The environmental impact reports worried Huichol leaders who recognized the threat to their land and society. Therefore, they embraced Project Tuapuri, a carpentry school-workshop designed to stem the flow of Indians out of Huichol territory through local employment opportunities demonstrating their claim to the forests through visible use of the woodlands. Various aspects of this project have been discussed in previous CSQs; this brief article focuses on the value of the project as a means for resource management and control.
The project began very modestly at the request of community leaders of Santa Caterina Cuexcomapitlan, or Tuapuri. Under the guidance of the president of communal goods (the principal agrarian authority), and in regular consultation with that community's chief elected authority - the tatoani, course work for 10 to 15 young Huichol was initiated in late 1982. During the first course period the students were taught to identify those trees most suited for felling; healthy specimens remained untouched. The cut lumber was dried by a solar kiln designed by an Austrian physics professor, and the first classes - basic carpentry and tool maintenance - were conducted by a forestry professor from the University of Guadalajara. Overall coordination of the project was in the hands of Juan Negrin, a Mexican student of Huichol religion and art who is deeply concerned with the dangers of resource depletion in Huichol territory.
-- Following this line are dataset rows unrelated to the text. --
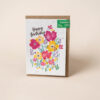Plantable card with colourful watercolour illustration of flowers. The text reads Happy Birthday.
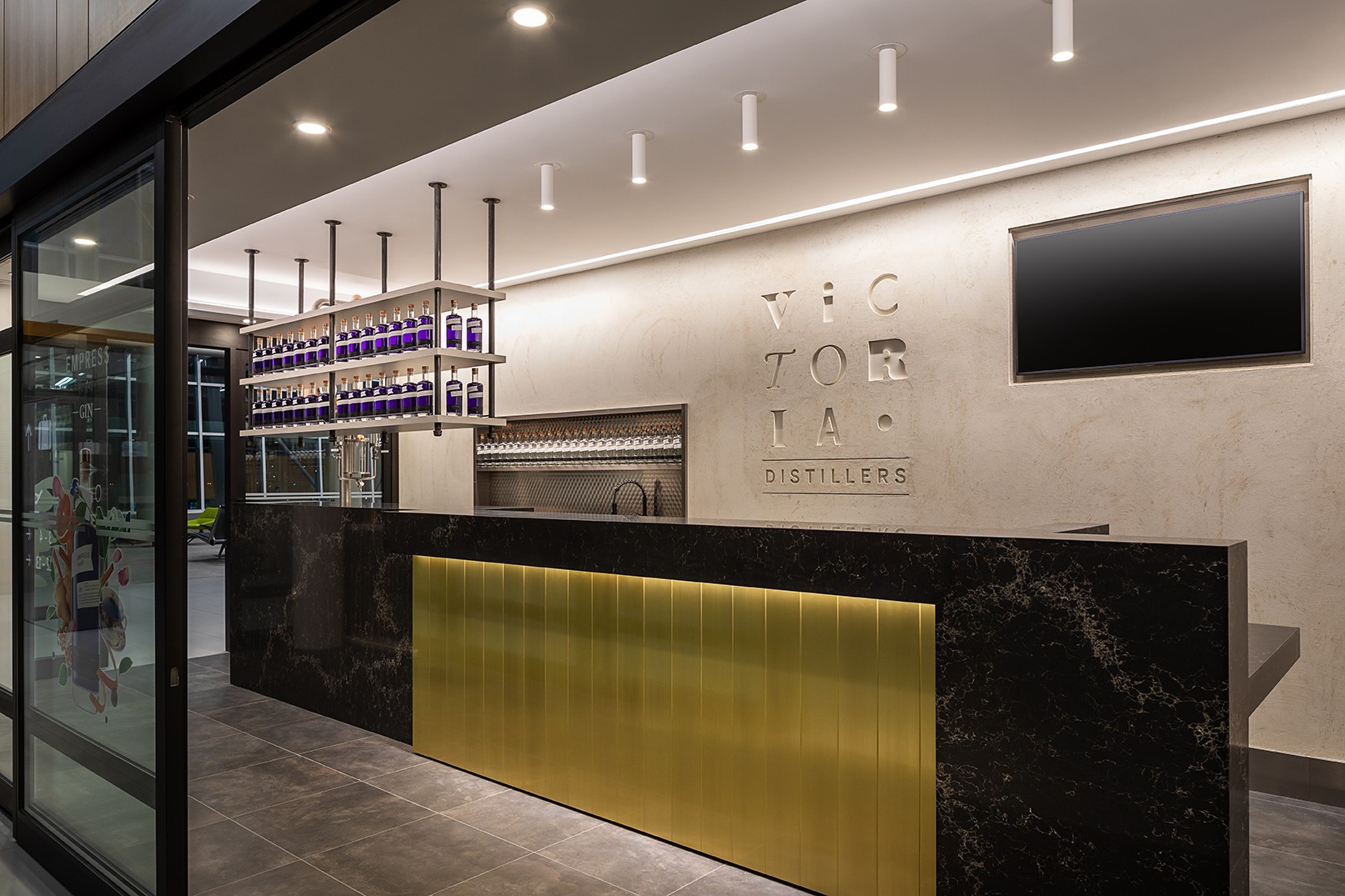 Beautiful bar design at Victoria Distillers, showing interior finish, gold accented with marble bar, by Cutler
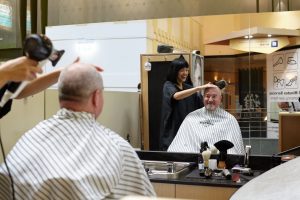 Hairdresser and client sitting in chair getting his hair cut blow waved.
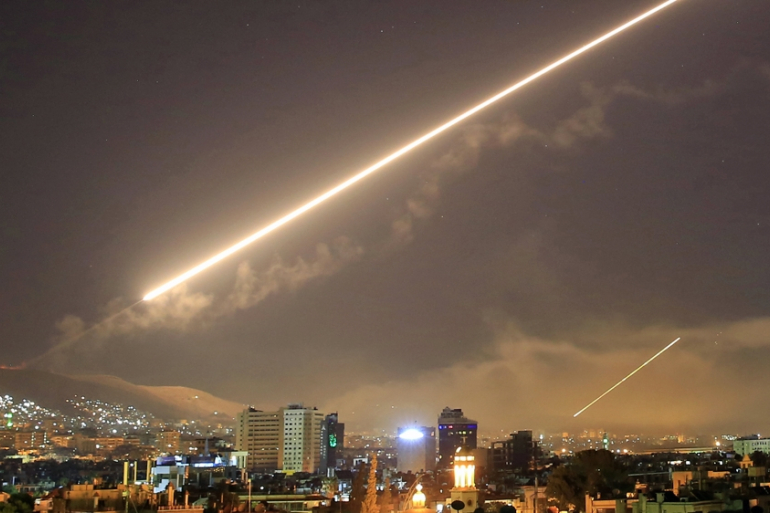 Syria’s air defenses intercept Israeli missiles over Damascus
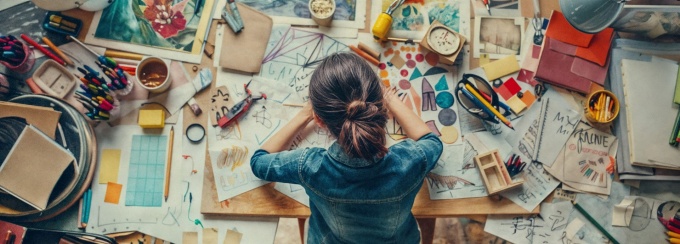 The Communities of Care sponsors art workshops in the community centered on the themes of the project. A top-down view of a young person with their hair in a bun and wearing a denim jacket, sitting at a messy desk covered in various art supplies and projects. The desk is cluttered with paintbrushes, colored pencils, sketches, paintings, and a small wooden model. The person is looking down at a piece of paper on the desk. 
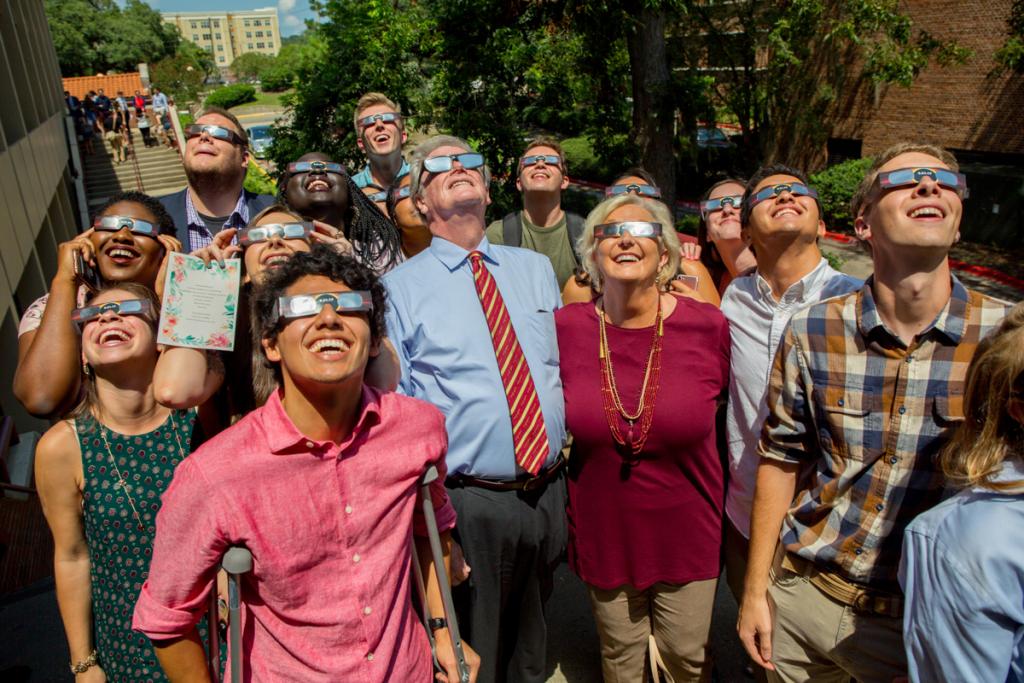 President John Thrasher and FSU First Lady Jean Thrasher watch the solar eclipse with students at the FSU Union Green Aug. 21, 2017. (FSU Photography Services)
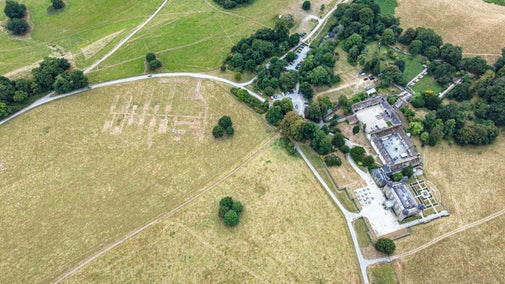 Aerial image show parch marks at Dinefwr revealing the remains of former Nissen huts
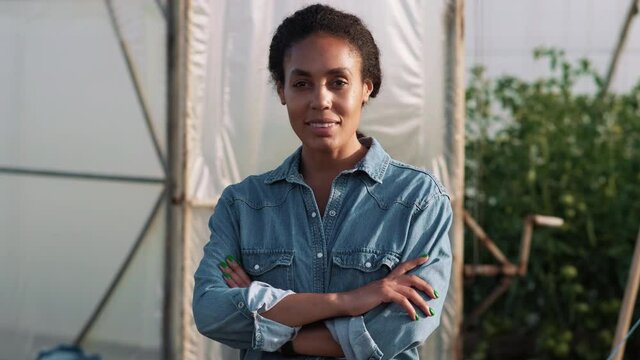 A beautiful afro-american woman is holding hands while looking to the camera standing at the greenhouse
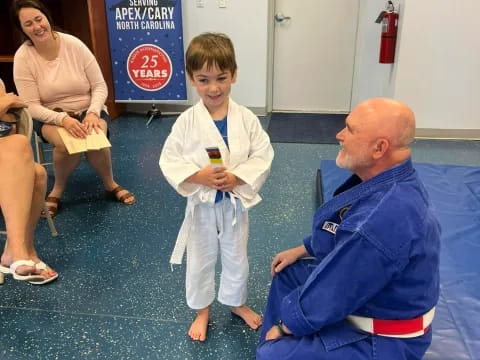 a person and a boy in a room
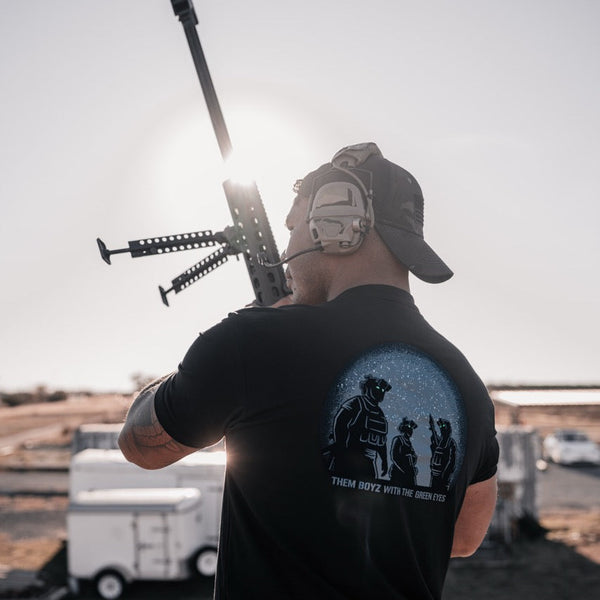 Man outdoors in headset and black Savage Tacticians t-shirt holding rifle, sunlight behind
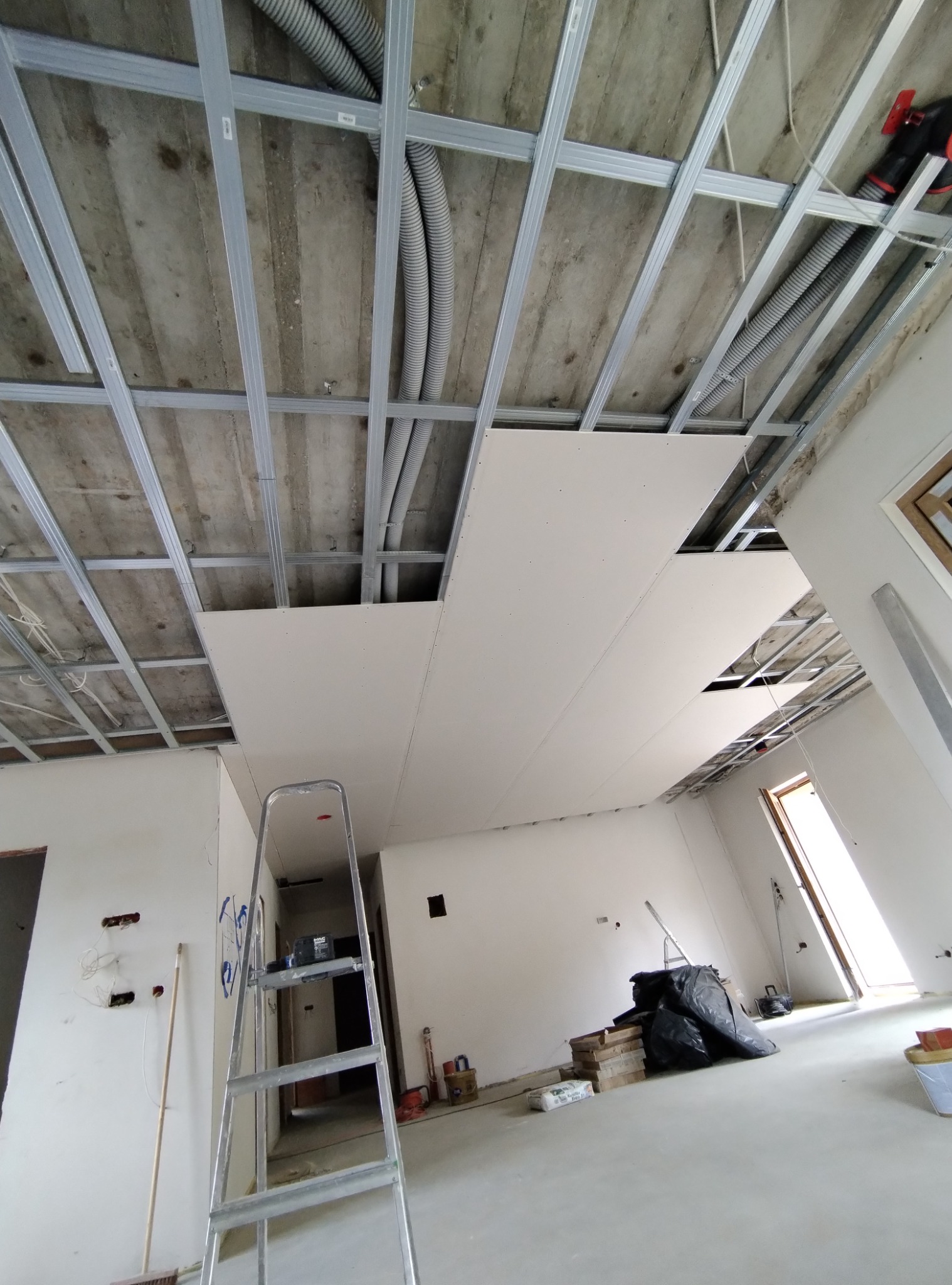 Widok z dołu na częściowo zamontowany sufit podwieszany z płyt kartonowo-gipsowych na metalowej konstrukcji, widoczne kable w peszlach, drabina aluminiowa w pomieszczeniu w stanie surowym.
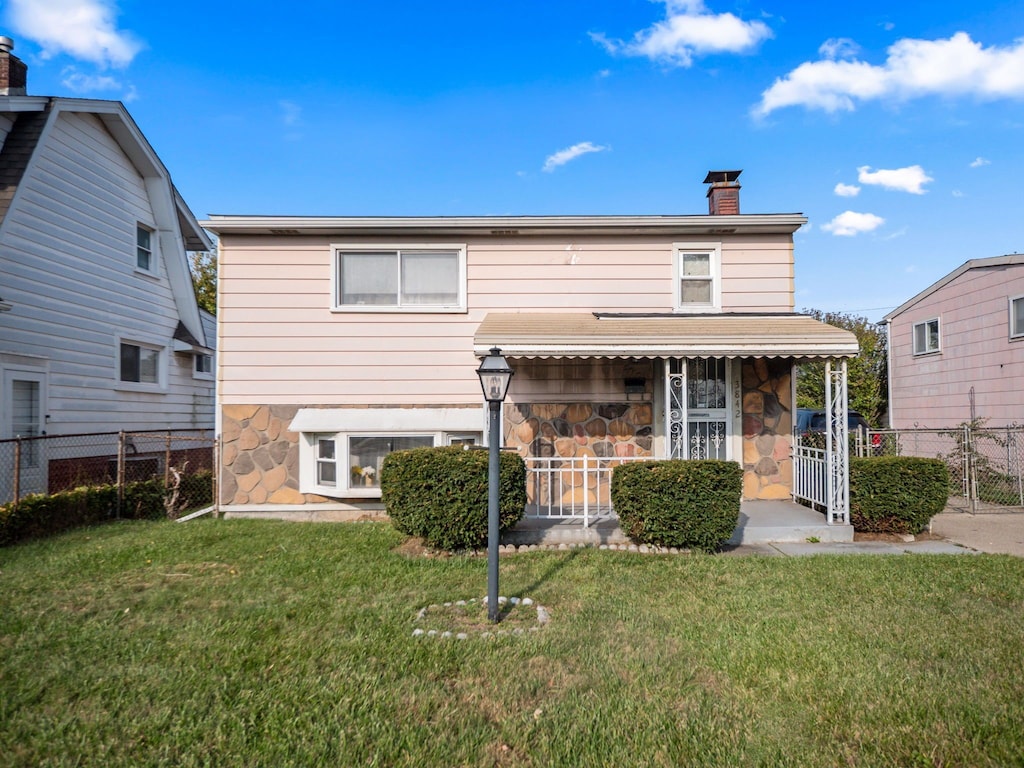 rear view of property featuring a yard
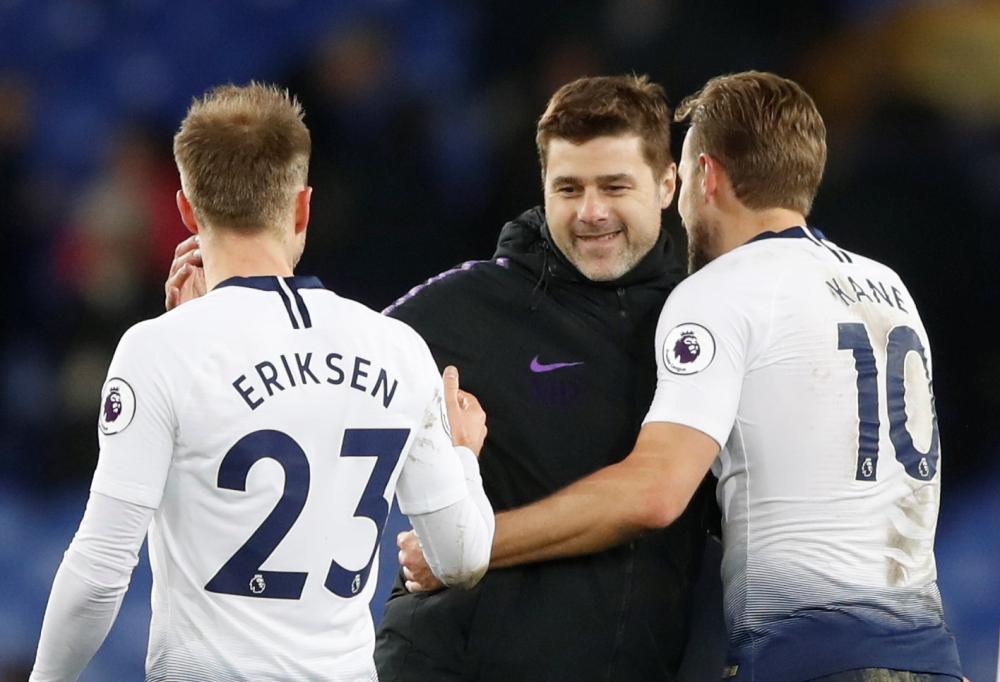 Tottenham's Christian Eriksen and Harry Kane celebrate with manager Mauricio Pochettino after their Premier League match against Everton at Goodison Park, Liverpool, Sunday. — Reuters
Following discussions by the community leaders, the school workshop was strategically rather than conveniently located. They built it on a high windswept ridge where no Huichol actually reside. Bitterly cold in the rainy season, but alongside the loggers' access road, they located it in one of the areas most subject to territorial invasion and timber theft. The school thus served as an outpost or marker of the Huichol forest. As trucks laden with logs ambled along the rough road, the activities underway at the school, however modest at the outset, signaled that the Huichol were actively utilizing their forest resources.
The project produced a series of trained carpenters who, in addition to their own work, have been recruited as instructors for work in similar workshops in two of the other sub-regions of the Huichol territory. The project has helped but not stopped the movement of Huichol from the traditional lands. However, in terms of illustrating a concern for their environment and demonstrating a rational management program, the Huichol's efforts have been exemplary. Moreover it has occurred without the slightest loss of Huichol cultural pride. On the contrary, the effort has maintained a strong sense of community property amid efforts by government agencies to weaken that unity.